Je vous remercie de l'occasion qui m'est donnée de m'adresser à vous. Je suis professeure d'anthropologie et membre de la faculté de Berkeley depuis 20 ans, et j'ai passé les neuf années précédentes à enseigner à la faculté de Harvard.
Pendant cette période et celle qui a précédé, c'est-à-dire pendant un total de 37 ans, mes recherches ont porté sur le Honduras et ont exigé de longs séjours dans ce pays. J'ai vécu au Honduras de la fin des années 1970 au début des années 1980, à l'époque où sa dernière dictature ouvertement militaire a cédé le pouvoir aux autorités civiles, a rédigé la première version de la constitution actuelle et a amorcé une longue période de développement de la société civile et des institutions gouvernementales.
Le commerce extérieur a joué un rôle crucial dans ce processus, et pourtant, je comparais devant vous pour vous dissuader de conclure cet accord. Les événements qui se sont déroulés au Honduras au cours des cinq dernières années ont annulé les progrès qu'avaient connus la société civile et le gouvernement pendant la période précédente. Les freins et les contrepoids qui garantissaient le respect des droits de la plupart des Honduriens continuent d'être éliminés. En ce moment, il est difficile d'imaginer comment, en intensifiant le commerce extérieur, on pourrait éviter les écueils qui aggraveraient la situation du Hondurien moyen. En outre, cela vous priverait d'un important moyen d'inciter le gouvernement hondurien à renforcer la primauté du droit, à combattre l'impunité, à protéger les droits de la personne et à améliorer le niveau de vie de tous ses citoyens.
La concentration de plus en plus importante des richesses et du pouvoir politique dans les mains d'un très petit nombre de familles, qui est survenue pendant les années 1990 et une partie des années 2000, est à l'origine de l'effondrement des conditions des Honduriens. Toutefois, le coup d'État de 2009 et ses conséquences sont la cause immédiate de leur grave détérioration.
Le Congrès national du Honduras a été convoqué d'une manière allant à l'encontre de ses procédures et a autorisé, de manière rétroactive, la destitution du président José Manuel Zelaya Rosales. Ensuite, sans y être autorisé par la loi ou la constitution, le congrès a nommé son propre leader à la tête du régime de facto. Ce chef d'État a ignoré les pressions internationales et est demeuré en poste pendant le reste de l'année 2009.
Peu de temps après, le régime de facto a commencé à mettre en oeuvre des politiques comprenant l'utilisation de l'armée et de la police pour priver les citoyens de leur droit de manifester.

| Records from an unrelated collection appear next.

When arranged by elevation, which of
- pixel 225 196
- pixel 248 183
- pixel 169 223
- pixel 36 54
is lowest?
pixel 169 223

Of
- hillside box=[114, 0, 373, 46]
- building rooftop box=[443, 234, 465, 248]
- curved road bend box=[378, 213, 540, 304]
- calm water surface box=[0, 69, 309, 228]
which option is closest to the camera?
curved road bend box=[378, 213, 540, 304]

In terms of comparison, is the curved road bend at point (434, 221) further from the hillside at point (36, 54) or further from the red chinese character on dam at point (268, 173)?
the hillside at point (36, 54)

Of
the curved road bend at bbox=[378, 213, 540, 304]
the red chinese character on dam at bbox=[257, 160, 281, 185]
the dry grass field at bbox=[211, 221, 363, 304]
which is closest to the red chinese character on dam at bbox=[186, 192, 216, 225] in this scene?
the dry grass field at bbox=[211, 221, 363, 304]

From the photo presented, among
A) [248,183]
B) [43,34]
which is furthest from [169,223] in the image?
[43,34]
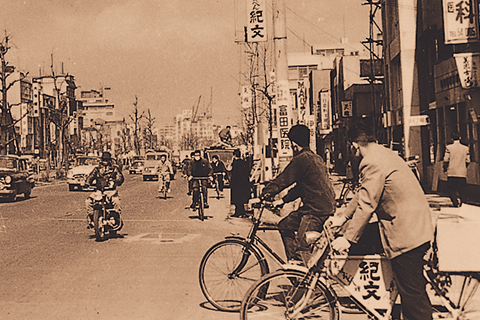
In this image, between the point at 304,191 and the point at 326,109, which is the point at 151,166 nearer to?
the point at 326,109

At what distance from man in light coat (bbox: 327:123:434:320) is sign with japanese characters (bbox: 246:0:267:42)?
15345 millimetres

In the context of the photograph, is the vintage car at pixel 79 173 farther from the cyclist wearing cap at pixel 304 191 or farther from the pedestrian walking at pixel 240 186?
the cyclist wearing cap at pixel 304 191

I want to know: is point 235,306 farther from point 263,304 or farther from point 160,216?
point 160,216

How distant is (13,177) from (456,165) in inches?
717

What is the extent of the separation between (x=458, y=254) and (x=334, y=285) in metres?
1.10

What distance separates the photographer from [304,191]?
241 inches

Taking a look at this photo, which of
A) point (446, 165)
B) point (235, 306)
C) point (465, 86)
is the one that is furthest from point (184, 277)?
point (465, 86)

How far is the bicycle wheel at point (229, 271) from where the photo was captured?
616cm

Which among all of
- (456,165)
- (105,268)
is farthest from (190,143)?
(105,268)

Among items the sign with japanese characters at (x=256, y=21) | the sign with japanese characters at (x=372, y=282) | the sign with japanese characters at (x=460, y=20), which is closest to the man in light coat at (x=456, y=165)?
the sign with japanese characters at (x=460, y=20)

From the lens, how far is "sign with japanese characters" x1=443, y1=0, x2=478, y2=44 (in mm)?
20266

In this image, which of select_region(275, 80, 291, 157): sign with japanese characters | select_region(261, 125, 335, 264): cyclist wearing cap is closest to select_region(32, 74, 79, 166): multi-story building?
select_region(275, 80, 291, 157): sign with japanese characters

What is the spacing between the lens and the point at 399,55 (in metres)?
31.3

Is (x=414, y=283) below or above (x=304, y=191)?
below
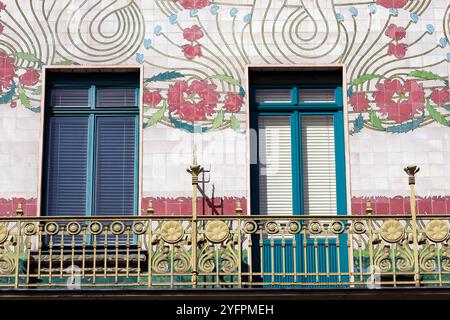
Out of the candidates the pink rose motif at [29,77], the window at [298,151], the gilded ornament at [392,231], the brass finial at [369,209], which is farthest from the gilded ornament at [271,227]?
the pink rose motif at [29,77]

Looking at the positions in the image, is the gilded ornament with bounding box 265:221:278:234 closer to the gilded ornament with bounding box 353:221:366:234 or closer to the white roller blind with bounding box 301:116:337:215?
the gilded ornament with bounding box 353:221:366:234

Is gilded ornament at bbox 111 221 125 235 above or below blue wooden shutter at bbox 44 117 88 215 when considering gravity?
below

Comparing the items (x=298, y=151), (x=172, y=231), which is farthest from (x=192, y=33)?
(x=172, y=231)

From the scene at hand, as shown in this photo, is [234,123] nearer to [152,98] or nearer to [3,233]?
[152,98]

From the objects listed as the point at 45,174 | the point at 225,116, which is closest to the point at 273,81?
the point at 225,116

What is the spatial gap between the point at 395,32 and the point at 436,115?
151cm

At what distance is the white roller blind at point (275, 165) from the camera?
61.2ft

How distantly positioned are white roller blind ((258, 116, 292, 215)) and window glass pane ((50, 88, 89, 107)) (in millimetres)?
2825

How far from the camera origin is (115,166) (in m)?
18.8

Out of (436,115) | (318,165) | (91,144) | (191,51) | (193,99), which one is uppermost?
(191,51)

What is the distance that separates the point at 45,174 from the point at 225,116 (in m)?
2.95

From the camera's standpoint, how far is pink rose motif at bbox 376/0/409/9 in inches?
755

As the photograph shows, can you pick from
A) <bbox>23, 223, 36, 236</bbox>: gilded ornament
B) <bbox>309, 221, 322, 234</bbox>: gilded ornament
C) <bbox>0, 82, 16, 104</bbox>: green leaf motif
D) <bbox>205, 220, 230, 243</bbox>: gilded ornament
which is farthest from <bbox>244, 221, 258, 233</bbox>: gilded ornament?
<bbox>0, 82, 16, 104</bbox>: green leaf motif

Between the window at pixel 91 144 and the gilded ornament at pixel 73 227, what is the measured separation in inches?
55.0
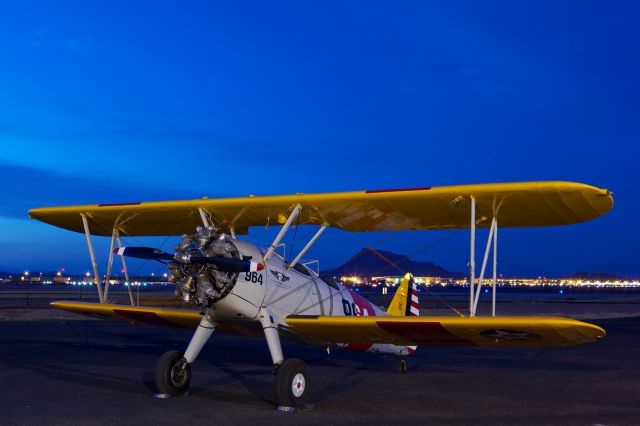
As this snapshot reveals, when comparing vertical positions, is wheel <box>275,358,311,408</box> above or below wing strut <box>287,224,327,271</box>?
below

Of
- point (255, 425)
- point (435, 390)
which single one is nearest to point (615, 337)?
point (435, 390)

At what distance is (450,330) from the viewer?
30.2 ft

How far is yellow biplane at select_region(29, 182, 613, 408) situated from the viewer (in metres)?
9.13

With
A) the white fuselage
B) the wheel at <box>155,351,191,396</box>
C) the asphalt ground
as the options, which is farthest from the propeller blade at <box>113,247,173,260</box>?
the asphalt ground

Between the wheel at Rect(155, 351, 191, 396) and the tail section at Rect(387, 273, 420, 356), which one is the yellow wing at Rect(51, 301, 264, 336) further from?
the tail section at Rect(387, 273, 420, 356)

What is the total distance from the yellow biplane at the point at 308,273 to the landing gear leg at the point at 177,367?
0.05 ft

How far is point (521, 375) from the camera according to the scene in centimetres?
1255

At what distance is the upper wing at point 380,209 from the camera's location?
9.88 meters

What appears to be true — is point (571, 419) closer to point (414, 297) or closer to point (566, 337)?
point (566, 337)

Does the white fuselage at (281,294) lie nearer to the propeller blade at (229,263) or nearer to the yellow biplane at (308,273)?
the yellow biplane at (308,273)

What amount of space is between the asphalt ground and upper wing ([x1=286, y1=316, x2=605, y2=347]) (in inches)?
32.4

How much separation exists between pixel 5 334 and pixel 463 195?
597 inches

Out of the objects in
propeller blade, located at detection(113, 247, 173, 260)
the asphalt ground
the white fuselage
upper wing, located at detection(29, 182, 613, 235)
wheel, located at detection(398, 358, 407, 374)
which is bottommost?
the asphalt ground

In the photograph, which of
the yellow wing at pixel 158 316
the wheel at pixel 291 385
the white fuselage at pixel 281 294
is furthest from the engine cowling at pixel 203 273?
the wheel at pixel 291 385
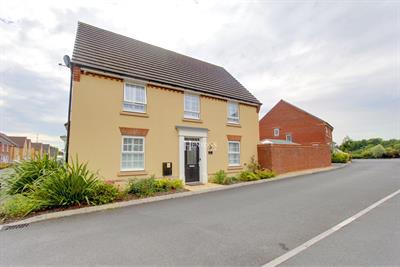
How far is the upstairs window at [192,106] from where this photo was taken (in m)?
13.6

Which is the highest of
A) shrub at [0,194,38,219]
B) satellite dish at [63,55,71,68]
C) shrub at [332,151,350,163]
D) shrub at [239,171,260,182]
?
satellite dish at [63,55,71,68]

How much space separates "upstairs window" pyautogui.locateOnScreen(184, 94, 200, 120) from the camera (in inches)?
536

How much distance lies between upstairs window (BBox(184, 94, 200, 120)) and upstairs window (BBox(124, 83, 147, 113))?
2663mm

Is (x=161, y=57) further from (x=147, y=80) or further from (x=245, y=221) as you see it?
(x=245, y=221)

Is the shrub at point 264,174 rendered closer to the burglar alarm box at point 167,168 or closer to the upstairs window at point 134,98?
the burglar alarm box at point 167,168

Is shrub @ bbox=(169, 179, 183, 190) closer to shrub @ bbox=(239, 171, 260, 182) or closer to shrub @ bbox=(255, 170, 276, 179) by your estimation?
shrub @ bbox=(239, 171, 260, 182)

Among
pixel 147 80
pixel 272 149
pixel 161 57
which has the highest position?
pixel 161 57

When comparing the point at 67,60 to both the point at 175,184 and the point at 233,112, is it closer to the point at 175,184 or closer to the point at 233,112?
the point at 175,184

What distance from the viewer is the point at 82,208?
7.64 meters

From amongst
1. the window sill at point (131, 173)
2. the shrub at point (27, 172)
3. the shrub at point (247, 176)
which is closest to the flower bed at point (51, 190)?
the shrub at point (27, 172)

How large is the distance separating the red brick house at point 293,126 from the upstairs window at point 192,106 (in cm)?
2199

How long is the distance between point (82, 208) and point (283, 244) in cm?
637

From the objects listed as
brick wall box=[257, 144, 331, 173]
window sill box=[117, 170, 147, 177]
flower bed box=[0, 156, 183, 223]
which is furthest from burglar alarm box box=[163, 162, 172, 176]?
brick wall box=[257, 144, 331, 173]

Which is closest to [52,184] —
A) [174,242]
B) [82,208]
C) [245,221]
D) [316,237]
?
[82,208]
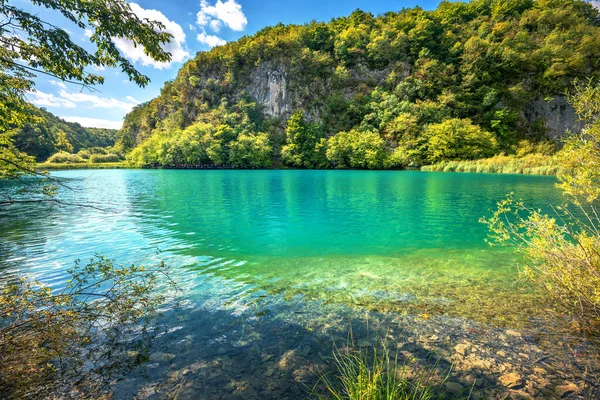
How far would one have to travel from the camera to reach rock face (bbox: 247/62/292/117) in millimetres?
83625

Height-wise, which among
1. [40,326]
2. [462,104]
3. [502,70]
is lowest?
[40,326]

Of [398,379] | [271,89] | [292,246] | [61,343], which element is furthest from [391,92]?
[61,343]

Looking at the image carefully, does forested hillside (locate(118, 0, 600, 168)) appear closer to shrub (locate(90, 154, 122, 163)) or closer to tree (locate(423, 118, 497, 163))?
tree (locate(423, 118, 497, 163))

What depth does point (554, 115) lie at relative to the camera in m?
68.6

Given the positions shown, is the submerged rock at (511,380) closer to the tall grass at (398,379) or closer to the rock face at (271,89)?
the tall grass at (398,379)

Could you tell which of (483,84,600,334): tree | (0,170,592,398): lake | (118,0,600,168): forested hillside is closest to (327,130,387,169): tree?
(118,0,600,168): forested hillside

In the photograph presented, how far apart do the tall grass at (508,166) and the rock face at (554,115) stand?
2982 centimetres

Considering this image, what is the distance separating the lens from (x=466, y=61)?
7331cm

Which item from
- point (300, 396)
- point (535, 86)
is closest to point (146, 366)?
point (300, 396)

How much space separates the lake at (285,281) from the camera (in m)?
4.02

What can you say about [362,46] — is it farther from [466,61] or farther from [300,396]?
[300,396]

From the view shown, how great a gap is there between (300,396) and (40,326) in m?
4.28

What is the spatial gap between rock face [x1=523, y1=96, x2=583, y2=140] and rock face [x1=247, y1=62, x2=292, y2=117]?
2635 inches

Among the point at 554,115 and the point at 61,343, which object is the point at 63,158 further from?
the point at 554,115
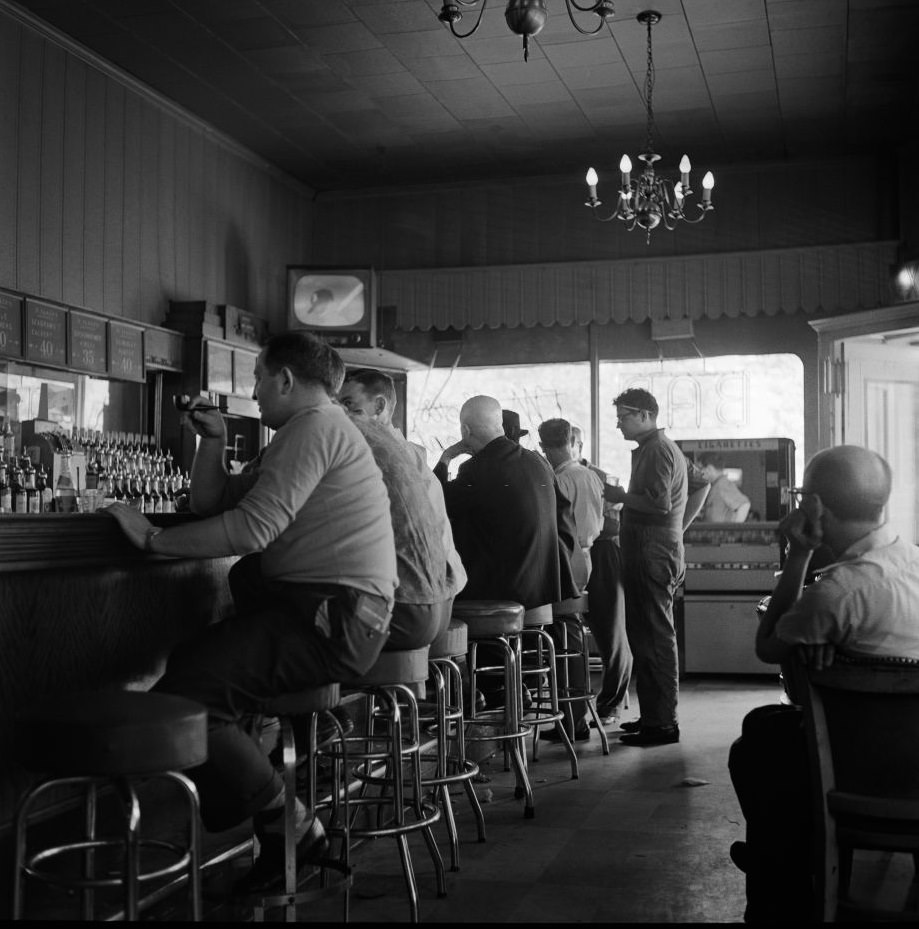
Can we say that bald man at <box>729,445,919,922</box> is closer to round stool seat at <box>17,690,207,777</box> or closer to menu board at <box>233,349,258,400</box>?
round stool seat at <box>17,690,207,777</box>

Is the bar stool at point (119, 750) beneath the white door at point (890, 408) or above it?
beneath

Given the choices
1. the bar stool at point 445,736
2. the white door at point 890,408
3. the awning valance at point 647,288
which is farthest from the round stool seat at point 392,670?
the awning valance at point 647,288

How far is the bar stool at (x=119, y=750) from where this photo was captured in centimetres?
196

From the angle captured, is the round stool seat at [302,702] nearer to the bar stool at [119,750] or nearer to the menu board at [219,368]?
the bar stool at [119,750]

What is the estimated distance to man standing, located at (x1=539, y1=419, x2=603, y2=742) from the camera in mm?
5668

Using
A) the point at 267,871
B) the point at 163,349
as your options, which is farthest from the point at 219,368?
the point at 267,871

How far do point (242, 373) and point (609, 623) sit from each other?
3224mm

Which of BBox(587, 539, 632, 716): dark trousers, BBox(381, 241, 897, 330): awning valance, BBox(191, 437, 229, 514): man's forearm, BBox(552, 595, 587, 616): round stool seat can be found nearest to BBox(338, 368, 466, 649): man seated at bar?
BBox(191, 437, 229, 514): man's forearm

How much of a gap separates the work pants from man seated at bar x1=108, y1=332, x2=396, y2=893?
281 cm

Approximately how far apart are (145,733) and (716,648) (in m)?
5.96

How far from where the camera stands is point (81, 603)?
2893 millimetres

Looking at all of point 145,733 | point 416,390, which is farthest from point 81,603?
point 416,390

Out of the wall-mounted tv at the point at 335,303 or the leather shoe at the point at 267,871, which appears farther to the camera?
the wall-mounted tv at the point at 335,303

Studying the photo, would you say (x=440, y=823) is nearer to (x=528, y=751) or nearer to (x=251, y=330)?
(x=528, y=751)
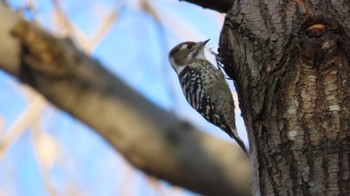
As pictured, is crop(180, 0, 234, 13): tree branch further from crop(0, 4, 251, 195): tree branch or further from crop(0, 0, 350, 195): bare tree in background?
crop(0, 4, 251, 195): tree branch

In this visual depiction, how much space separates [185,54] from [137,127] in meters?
0.70

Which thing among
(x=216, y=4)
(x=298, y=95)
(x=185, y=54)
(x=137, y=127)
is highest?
(x=216, y=4)

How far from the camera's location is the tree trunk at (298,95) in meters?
2.86

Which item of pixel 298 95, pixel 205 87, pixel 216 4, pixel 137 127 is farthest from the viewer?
pixel 137 127

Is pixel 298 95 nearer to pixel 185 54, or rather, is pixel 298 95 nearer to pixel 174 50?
pixel 185 54

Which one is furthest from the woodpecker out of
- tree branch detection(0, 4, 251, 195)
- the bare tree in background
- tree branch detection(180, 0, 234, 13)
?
the bare tree in background

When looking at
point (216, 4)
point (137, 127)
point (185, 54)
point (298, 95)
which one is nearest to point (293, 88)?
point (298, 95)

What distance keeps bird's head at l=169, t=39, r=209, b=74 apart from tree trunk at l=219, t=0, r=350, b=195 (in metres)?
2.70

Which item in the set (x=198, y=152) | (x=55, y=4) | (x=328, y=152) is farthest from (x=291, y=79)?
(x=55, y=4)

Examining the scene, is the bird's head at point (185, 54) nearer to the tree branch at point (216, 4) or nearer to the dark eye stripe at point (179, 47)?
the dark eye stripe at point (179, 47)

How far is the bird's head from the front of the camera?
606 cm

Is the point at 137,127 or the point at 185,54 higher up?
the point at 185,54

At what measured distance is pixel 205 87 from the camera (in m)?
5.70

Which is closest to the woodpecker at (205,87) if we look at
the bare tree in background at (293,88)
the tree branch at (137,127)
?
the tree branch at (137,127)
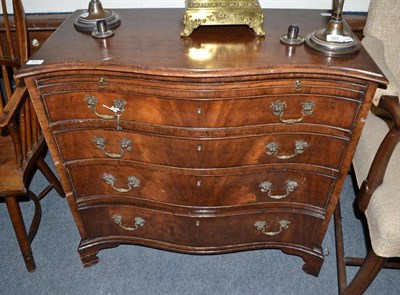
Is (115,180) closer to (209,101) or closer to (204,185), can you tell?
(204,185)

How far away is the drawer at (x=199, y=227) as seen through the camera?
166 cm

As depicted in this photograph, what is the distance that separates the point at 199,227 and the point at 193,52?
78cm

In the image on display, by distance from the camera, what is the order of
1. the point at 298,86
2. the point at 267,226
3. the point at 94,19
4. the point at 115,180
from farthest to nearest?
the point at 267,226, the point at 115,180, the point at 94,19, the point at 298,86

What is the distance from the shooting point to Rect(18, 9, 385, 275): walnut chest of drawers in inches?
49.0

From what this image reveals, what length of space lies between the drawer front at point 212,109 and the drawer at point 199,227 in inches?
19.1

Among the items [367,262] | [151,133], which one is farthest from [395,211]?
[151,133]

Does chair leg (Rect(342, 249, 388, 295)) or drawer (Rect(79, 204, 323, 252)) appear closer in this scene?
chair leg (Rect(342, 249, 388, 295))

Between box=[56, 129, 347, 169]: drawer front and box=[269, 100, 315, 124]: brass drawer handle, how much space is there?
78 mm

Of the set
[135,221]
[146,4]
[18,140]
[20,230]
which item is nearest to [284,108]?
[135,221]

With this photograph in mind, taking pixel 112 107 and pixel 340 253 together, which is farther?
pixel 340 253

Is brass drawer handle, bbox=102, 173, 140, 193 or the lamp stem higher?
the lamp stem

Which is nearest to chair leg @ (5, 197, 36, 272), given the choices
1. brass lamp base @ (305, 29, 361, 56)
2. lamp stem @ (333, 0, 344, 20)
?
brass lamp base @ (305, 29, 361, 56)

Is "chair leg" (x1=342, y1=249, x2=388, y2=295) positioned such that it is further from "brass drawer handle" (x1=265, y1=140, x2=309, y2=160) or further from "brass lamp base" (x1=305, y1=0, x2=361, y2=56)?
"brass lamp base" (x1=305, y1=0, x2=361, y2=56)

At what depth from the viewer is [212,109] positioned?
1303 mm
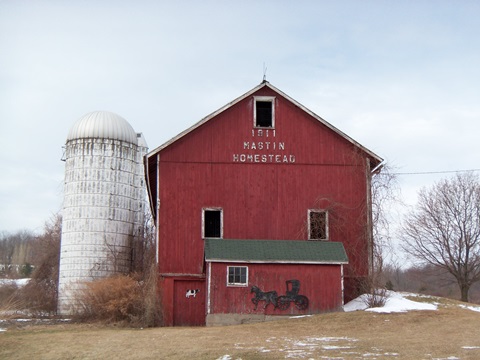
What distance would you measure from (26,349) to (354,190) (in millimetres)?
14550

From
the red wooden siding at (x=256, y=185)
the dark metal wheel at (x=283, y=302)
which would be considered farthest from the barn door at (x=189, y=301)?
the dark metal wheel at (x=283, y=302)

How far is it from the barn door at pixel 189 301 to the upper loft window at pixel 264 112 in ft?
23.5

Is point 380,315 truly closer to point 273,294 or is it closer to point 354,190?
point 273,294

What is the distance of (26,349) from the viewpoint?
63.8 feet

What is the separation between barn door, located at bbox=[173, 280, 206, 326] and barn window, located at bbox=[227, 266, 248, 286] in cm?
258

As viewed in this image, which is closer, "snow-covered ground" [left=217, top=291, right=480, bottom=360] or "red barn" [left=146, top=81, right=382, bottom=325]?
"snow-covered ground" [left=217, top=291, right=480, bottom=360]

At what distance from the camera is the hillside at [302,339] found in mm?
15242

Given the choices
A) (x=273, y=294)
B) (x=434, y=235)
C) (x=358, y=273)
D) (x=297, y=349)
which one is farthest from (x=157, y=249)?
(x=434, y=235)

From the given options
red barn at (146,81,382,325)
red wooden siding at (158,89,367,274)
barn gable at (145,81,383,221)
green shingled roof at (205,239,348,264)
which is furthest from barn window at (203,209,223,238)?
barn gable at (145,81,383,221)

Les droits d'assemblée et de manifestation ont été suspendus à de nombreuses reprises et, dans tous les cas, ces suspensions enfreignaient la constitution et le droit honduriens. Les manifestants ont été battus et fusillés, et certains d'entre eux sont morts en s'opposant ouvertement aux soldats ou aux policiers.
Simultanément, une vague d'assassinats, qui visaient des membres de la presse, des militants de l'opposition et des minorités opposées au régime de facto, a commencé et se poursuit encore. Aucun de ces meurtres n'a été élucidé.
Le régime de facto était toujours au pouvoir lorsque des élections ont eu lieu à l'échelle nationale, en novembre 2009. Aucun observateur international n'a surveillé ces élections. Des ONG internationales préoccupées par le maintien de la paix et la presse hondurienne ont rapporté directement que des citoyens, qui protestaient contre les élections avaient été attaqués, par la police. Par exemple, à San Pedro Sula, la deuxième ville en importance du pays et le centre du commerce, la participation électorale avait diminué par rapport aux élections précédentes. L'opposition avait recommandé de boycotter les élections, et certains faits semblent indiquer que bon nombre des électeurs qui se sont présentés aux bureaux de scrutin ont endommagé leur bulletin de vote en guise de protestation.
Les résultats initiaux du scrutin ont, plus tard, été révisés radicalement à la baisse et, compte tenu des procédures suivies par le Tribunal électoral suprême, ces résultats initiaux ou révisés n'ont inspiré aucune confiance.
Lorsque Porfirio Lobo Sosa, le candidat qui a été élu, d'après les autorités honduriennes, a commencé son mandat, sa légitimité a été sérieusement mise en doute, même si un certain nombre de gouvernements internationaux, pressés d'oublier le coup d'État, ont reconnu sa présidence. Il a passé la totalité de son mandat à prendre des ensembles de mesures visant à effacer l'infamie du coup d'État. Cependant, il n'a pas destitué toutes les personnes qui avaient été nommées pendant le régime de facto, et certaines d'entre elles sont toujours en poste aujourd'hui. Et ce qui importe encore plus dans le contexte de vos délibérations actuelles, c'est le fait que le gouvernement Lobo Sosa a continué un processus commencé sous le régime de facto, c'est-à-dire qu'il s'est servi des institutions gouvernementales honduriennes pour protéger les intérêts de riches, pour supprimer les protections de l'environnement et des droits de la personne et pour empêcher les citoyens de participer au processus décisionnel.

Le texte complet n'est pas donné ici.